Women of the Blues: um tributo às vozes femininas que moldaram a história do blues

Women of the Blues: um tributo às vozes femininas que moldaram a história do blues



O blues nasceu de muitas dores e muitas vozes. Entre plantações, igrejas, ruas poeirentas e palcos esfumaçados, mulheres transformaram sofrimento em arte e desafiaram as convenções de seu tempo. Muito antes de o mercado musical reconhecer sua importância, elas já estavam ali: cantando sobre amor, liberdade, desejo, injustiça e sobrevivência.

No Dia Internacional da Mulher, olhar para a história do blues é inevitavelmente lembrar dessas artistas que ajudaram a definir a identidade do gênero. Uma boa porta de entrada para essa jornada é a coletânea Women of the Blues, lançada em 2013 pela X5 Music Group. O álbum reúne gravações de diferentes épocas e estilos, criando um panorama poderoso da presença feminina no blues.

As pioneiras que abriram o caminho

Nos anos 1920, quando o blues começava a ganhar espaço nas gravações comerciais, mulheres foram as primeiras grandes estrelas do gênero.

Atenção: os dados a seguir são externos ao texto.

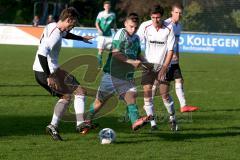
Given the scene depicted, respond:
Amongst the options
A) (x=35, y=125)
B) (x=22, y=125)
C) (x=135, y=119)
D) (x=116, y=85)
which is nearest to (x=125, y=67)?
(x=116, y=85)

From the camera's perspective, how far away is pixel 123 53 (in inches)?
392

Cantoras como Ida Cox ajudaram a estabelecer o chamado classic blues, um estilo que unia teatro, jazz e canções profundamente autobiográficas.

A faixa "Wild Women Don't Have the Blues", presente na coletânea, é um manifesto precoce de independência feminina. Em uma época em que o comportamento das mulheres era rigidamente controlado, a canção afirmava algo simples e revolucionário: mulheres livres também podiam contar suas próprias histórias.

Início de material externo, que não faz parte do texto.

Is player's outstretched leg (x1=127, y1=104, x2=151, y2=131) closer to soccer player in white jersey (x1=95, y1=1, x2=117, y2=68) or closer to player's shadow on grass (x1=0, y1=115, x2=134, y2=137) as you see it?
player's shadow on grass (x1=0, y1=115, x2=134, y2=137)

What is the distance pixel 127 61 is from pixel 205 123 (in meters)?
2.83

Outra gigante representada no álbum, por Judy  Roderick, é Memphis Minnie. Guitarrista virtuosa e compositora brilhante, Minnie foi uma das poucas mulheres a conquistar respeito em um cenário dominado por músicos homens. Sua interpretação de "Me and My Chauffeur Blues" se tornaria um clássico reverenciado por gerações.

A força do blues elétrico

Com a urbanização do blues a partir dos anos 1940 e 1950, novas vozes femininas surgiram acompanhando a evolução do som elétrico de cidades como Chicago.

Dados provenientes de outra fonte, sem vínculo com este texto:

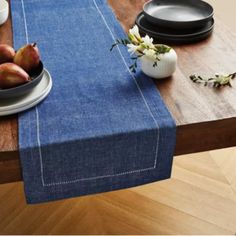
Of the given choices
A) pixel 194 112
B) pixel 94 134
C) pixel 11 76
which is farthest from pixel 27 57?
pixel 194 112

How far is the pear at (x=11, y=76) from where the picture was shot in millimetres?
958

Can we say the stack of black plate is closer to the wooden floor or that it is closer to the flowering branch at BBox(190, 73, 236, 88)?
the flowering branch at BBox(190, 73, 236, 88)

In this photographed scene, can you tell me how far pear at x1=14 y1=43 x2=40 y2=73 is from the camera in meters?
1.01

Entre elas está Koko Taylor, conhecida como a "Rainha do Chicago Blues". Sua presença na coletânea, com músicas como "I Got What It Takes" e "Don't Go No Further", representa a potência vocal e a atitude que marcaram sua carreira. Taylor foi uma das artistas fundamentais do catálogo da lendária Alligator Records e manteve o blues vivo nos palcos por décadas.

Outra voz inesquecível é Big Mama Thornton. Sua gravação ao vivo de "Ball and Chain" captura a intensidade de uma cantora que influenciou diretamente artistas como Janis Joplin e inúmeros intérpretes de blues e rock.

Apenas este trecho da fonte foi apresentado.